Norway security service says pro-Russian hackers behind dam sabotage

Norway's domestic security agency on Wednesday accused pro-Russian hackers of carrying out a cyberattack in April that briefly compromised a dam's control system in the western municipality of Bremanger.

Speaking at the Arendalsuka political festival, Police Security Service (PST) chief Beate Gangas said the incident at the Risavatnet dam reflected an increase in cyber operations against Western targets aimed at producing "noticeable or visible results."

"In April, a dam in western Norway was subjected to such an operation. The purpose of these actions is to influence and create fear or unrest among the population," she said, according to daily VG.

The April 7 breach was detected by Breivika Eigedom, the company that owns the dam, which reported unauthorized access to a remote-control panel regulating one of the dam's valves. The access lasted nearly four hours.

"The attackers were able to adjust the water flow in the minimum flow pipe. The valve was opened to 100%, which had no consequences other than releasing 497 liters per second more water than the minimum requirement during the period," the dam's technical manager, Bjarte Steinhovden, told industry outlet Energiteknikk at the time.

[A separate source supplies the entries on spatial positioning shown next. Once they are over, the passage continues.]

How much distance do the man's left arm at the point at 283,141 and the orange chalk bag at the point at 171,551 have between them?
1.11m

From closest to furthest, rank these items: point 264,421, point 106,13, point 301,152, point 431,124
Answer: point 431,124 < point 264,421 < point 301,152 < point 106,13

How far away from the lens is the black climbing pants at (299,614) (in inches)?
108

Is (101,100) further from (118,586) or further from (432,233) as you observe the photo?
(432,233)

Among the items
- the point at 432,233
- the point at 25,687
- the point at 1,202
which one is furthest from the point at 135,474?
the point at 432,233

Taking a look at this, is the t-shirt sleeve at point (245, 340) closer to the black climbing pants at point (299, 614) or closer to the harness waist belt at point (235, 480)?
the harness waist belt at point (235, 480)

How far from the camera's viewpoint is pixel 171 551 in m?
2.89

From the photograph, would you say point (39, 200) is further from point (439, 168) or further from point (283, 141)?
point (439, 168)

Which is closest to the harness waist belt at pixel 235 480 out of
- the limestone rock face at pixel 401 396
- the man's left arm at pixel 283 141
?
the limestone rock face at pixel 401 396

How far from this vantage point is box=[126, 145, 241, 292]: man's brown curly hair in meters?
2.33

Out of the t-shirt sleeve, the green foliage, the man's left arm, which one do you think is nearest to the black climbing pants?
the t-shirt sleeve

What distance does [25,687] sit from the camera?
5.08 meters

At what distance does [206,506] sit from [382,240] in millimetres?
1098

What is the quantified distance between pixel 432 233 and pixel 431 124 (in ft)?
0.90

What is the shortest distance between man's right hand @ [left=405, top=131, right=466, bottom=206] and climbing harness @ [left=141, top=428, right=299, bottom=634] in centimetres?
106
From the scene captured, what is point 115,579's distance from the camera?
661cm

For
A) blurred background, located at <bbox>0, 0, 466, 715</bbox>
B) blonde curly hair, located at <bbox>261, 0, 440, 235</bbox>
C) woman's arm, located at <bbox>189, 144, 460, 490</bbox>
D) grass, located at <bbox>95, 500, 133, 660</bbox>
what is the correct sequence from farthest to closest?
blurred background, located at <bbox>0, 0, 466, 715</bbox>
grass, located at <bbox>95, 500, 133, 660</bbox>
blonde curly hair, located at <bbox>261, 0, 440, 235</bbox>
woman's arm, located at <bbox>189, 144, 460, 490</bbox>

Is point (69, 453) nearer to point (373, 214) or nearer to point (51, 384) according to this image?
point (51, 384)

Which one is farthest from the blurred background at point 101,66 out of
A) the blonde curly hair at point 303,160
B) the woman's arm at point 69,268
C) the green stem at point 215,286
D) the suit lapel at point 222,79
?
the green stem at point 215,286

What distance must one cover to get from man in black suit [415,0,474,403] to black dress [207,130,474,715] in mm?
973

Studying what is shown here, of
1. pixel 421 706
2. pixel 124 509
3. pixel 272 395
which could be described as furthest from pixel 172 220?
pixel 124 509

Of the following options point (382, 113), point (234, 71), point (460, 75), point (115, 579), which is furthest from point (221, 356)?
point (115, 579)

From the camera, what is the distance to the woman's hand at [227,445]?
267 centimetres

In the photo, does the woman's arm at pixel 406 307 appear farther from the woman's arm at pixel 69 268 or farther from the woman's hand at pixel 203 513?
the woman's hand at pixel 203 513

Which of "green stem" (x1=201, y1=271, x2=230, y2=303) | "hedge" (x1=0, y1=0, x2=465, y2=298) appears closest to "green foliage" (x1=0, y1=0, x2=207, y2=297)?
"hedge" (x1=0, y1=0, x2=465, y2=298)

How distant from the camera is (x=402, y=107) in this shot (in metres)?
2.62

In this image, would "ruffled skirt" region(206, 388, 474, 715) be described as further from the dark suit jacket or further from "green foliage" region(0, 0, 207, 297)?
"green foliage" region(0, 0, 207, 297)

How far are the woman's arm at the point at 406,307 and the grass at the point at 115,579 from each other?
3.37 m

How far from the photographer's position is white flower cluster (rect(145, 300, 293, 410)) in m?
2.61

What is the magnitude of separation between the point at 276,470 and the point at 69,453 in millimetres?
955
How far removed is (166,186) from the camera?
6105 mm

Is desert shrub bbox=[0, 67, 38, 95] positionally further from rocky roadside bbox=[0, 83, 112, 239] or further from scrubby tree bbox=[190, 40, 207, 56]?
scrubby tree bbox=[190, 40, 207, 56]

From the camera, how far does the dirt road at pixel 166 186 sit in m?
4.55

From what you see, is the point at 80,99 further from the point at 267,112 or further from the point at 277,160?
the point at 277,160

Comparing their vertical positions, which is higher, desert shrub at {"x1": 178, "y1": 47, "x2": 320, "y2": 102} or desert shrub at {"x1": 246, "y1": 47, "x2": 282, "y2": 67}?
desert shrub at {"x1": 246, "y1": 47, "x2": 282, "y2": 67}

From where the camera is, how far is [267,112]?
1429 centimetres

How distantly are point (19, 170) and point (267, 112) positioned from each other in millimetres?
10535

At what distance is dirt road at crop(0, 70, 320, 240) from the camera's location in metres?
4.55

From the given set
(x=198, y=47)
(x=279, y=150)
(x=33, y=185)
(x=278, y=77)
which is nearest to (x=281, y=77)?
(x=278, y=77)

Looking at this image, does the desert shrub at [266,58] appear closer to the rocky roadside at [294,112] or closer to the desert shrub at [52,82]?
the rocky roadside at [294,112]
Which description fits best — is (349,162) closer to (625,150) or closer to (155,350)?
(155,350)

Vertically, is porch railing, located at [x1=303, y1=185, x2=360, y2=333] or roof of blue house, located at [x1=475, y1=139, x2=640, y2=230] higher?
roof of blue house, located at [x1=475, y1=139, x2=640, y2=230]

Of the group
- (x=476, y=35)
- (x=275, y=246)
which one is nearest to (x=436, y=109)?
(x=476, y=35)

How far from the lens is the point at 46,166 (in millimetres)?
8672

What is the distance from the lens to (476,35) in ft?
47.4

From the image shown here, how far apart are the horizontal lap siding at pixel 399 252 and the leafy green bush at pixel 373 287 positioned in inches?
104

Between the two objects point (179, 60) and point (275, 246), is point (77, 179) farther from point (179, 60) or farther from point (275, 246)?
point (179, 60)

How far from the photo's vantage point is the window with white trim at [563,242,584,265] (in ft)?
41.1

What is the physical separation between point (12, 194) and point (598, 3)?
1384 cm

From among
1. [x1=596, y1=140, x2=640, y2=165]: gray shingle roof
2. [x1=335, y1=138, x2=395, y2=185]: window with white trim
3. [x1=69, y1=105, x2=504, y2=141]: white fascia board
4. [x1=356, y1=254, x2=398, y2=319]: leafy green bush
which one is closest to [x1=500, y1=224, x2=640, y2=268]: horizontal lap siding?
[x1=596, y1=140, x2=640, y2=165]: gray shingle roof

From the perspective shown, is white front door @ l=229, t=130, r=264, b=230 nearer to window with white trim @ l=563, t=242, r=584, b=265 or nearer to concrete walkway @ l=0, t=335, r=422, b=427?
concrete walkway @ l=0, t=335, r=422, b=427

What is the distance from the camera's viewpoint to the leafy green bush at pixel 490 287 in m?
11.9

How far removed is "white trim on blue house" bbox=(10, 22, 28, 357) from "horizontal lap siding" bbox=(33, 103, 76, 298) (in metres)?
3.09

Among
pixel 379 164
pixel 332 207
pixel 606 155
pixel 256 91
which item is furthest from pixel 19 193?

Steinhovden attributed the breach to a likely weak password. The incident was initially investigated by the National Criminal Investigation Service (Kripos) before PST took over to assess whether it was part of a state-backed influence operation.

Kripos later discovered a video of the dam's control panel bearing a static watermark identifying a pro-Russian cybercriminal group. The footage was posted on Telegram the same day as the breach.

"This group brings together several actors engaged in criminal activity in the cyber domain, and they can be linked to multiple cyberattacks on companies in Western countries in recent years," Kripos prosecutor Terje Nedrebø Michelsen said.